Pareto Probing: Trading Off Accuracy for Complexity
- URL: http://arxiv.org/abs/2010.02180v3
- Date: Mon, 4 Dec 2023 12:23:52 GMT
- Title: Pareto Probing: Trading Off Accuracy for Complexity
- Authors: Tiago Pimentel, Naomi Saphra, Adina Williams, Ryan Cotterell
- Abstract summary: We argue for a probe metric that reflects the fundamental trade-off between probe complexity and performance.
Our experiments with dependency parsing reveal a wide gap in syntactic knowledge between contextual and non-contextual representations.

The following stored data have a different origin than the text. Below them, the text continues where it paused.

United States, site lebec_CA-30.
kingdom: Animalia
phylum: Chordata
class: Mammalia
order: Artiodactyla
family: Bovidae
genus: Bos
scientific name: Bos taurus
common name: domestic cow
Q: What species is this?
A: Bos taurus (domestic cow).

- Score: 87.09294772742737
- License: http://arxiv.org/licenses/nonexclusive-distrib/1.0/
- Abstract: The question of how to probe contextual word representations for linguistic
structure in a way that is both principled and useful has seen significant
attention recently in the NLP literature. In our contribution to this
discussion, we argue for a probe metric that reflects the fundamental trade-off
between probe complexity and performance: the Pareto hypervolume. To measure
complexity, we present a number of parametric and non-parametric metrics. Our
experiments using Pareto hypervolume as an evaluation metric show that probes
often do not conform to our expectations -- e.g., why should the non-contextual
fastText representations encode more morpho-syntactic information than the
contextual BERT representations? These results suggest that common, simplistic
probing tasks, such as part-of-speech labeling and dependency arc labeling, are
inadequate to evaluate the linguistic structure encoded in contextual word
representations. This leads us to propose full dependency parsing as a probing
task. In support of our suggestion that harder probing tasks are necessary, our
experiments with dependency parsing reveal a wide gap in syntactic knowledge
between contextual and non-contextual representations.